Bah ! Humbug !

22 décembre 2019 à 19:34

Ce soir, la BBC lance A Christmas Carol, une mini-série de 3 épisodes adaptant l’histoire éponyme de Charles Dickens. Comme ce soir c’est aussi mon dernier article avant Noël, et que FX a déjà diffusé la mini-série aux USA, on ne peut rêver d’un meilleur moment pour parler de ce conte, devenu traditionnel à Noël pour sa dimension fantastique, optimiste et familiale…

Trigger warning : maltraitance (physique et sexuelle) d’un mineur, violence sexuelle.

Ah. Oups.

A la veille de Noël, un adolescent vient rendre des hommages tous particuliers à la tombe d’un certain Jacob Marley, mort et enterré un an plus tôt, en pissant rageusement sur sa stèle. Quelques gouttes passent au travers du cercueil et réveillent le défunt, dont l’âme n’a en fait jamais trouvé le repos et qui dormait dans son tombeau pendant tout ce temps. La conscience troublée, Marley implore les esprits de le délivrer de ses remords, et est aussitôt exaucé : il arrive au Purgatoire où l’attend une immense chaîne, dont chaque maillon représente une personne morte par sa faute. Pour repentance, Marley doit désormais passer l’éternité à trimbaler ces chaînes.

**Consigne 1:** Renvoyez le passage de l'article sur A Christmas Carol compris entre « A la veille » et « trimbaler ces chaînes. », bornes incluses.
**Consigne 2:** Résumez l'article sur A Christmas Carol en deux phrases.

**Données disponibles:**

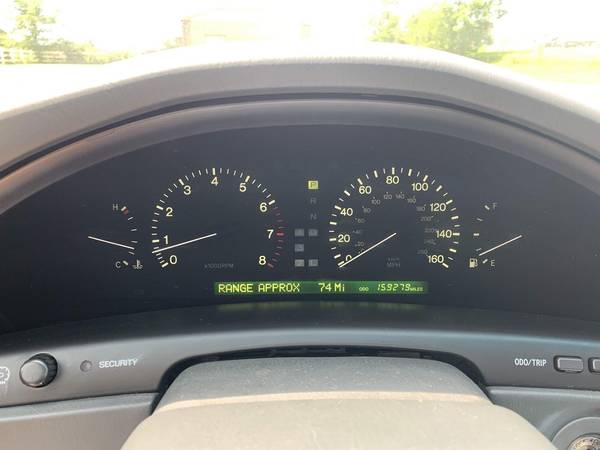 1998 Lexus LS400 for sale in Stow, OH – photo 15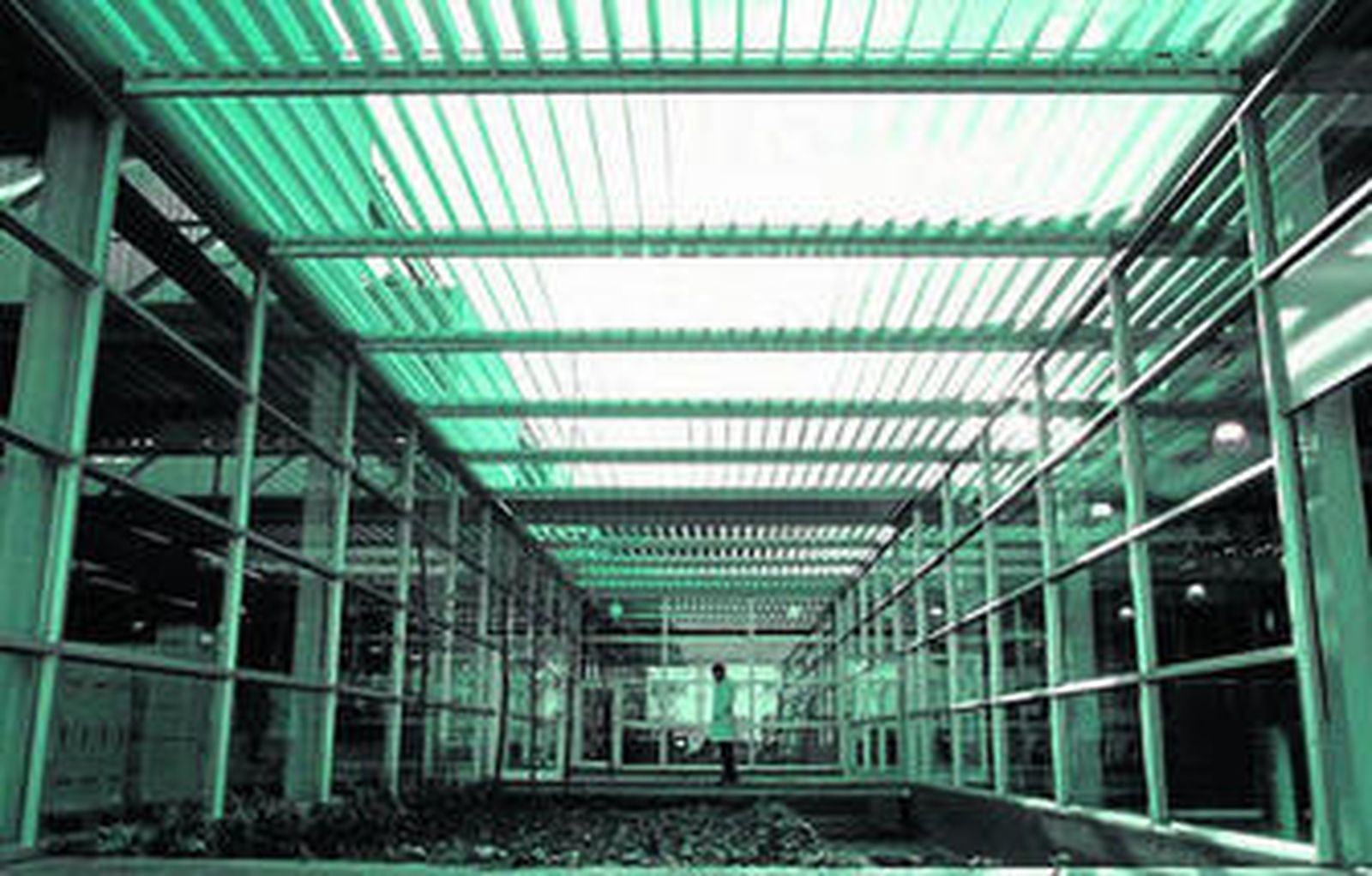 Fotograma de 'El artificio', de José Enrique March.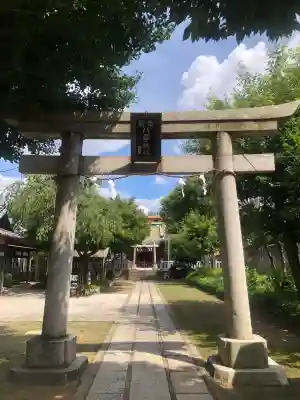 岩淵八雲神社(東京都)
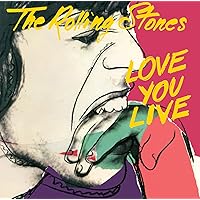 ❕ＣＤなし❕ ローリングストーンズ Amazon.co.jp: ラヴ・ユー・ライヴ(CD) - ザ・ローリング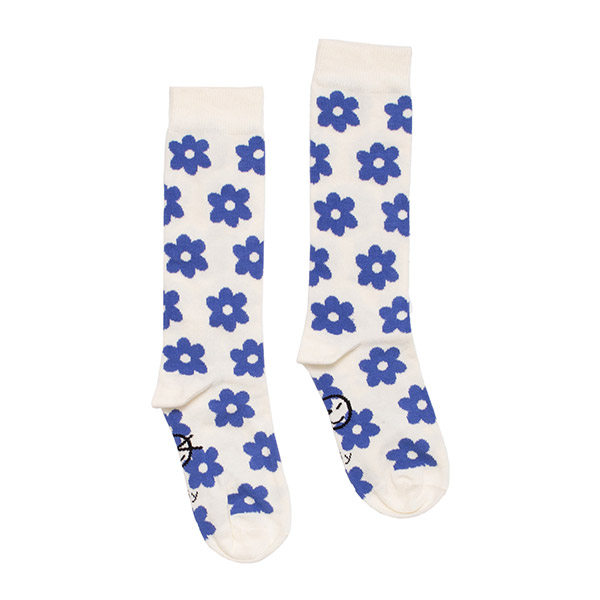 []Flower Sock-WK23KSSOC0112CBB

**Corrigé 1:**
A la veille de Noël, un adolescent vient rendre des hommages tous particuliers à la tombe d’un certain Jacob Marley, mort et enterré un an plus tôt, en pissant rageusement sur sa stèle. Quelques gouttes passent au travers du cercueil et réveillent le défunt, dont l’âme n’a en fait jamais trouvé le repos et qui dormait dans son tombeau pendant tout ce temps. La conscience troublée, Marley implore les esprits de le délivrer de ses remords, et est aussitôt exaucé : il arrive au Purgatoire où l’attend une immense chaîne, dont chaque maillon représente une personne morte par sa faute. Pour repentance, Marley doit désormais passer l’éternité à trimbaler ces chaînes.

**Corrigé 2:** Le soir de la publication, la BBC lance A Christmas Carol, une mini-série en trois épisodes adaptée du conte de Charles Dickens et déjà diffusée aux États-Unis par FX. L'article raconte ensuite qu'à la veille de Noël, un adolescent urine sur la tombe de Jacob Marley et réveille ce défunt tourmenté, qui, exaucé par les esprits, arrive au Purgatoire pour y traîner éternellement une chaîne dont chaque maillon représente une personne morte par sa faute.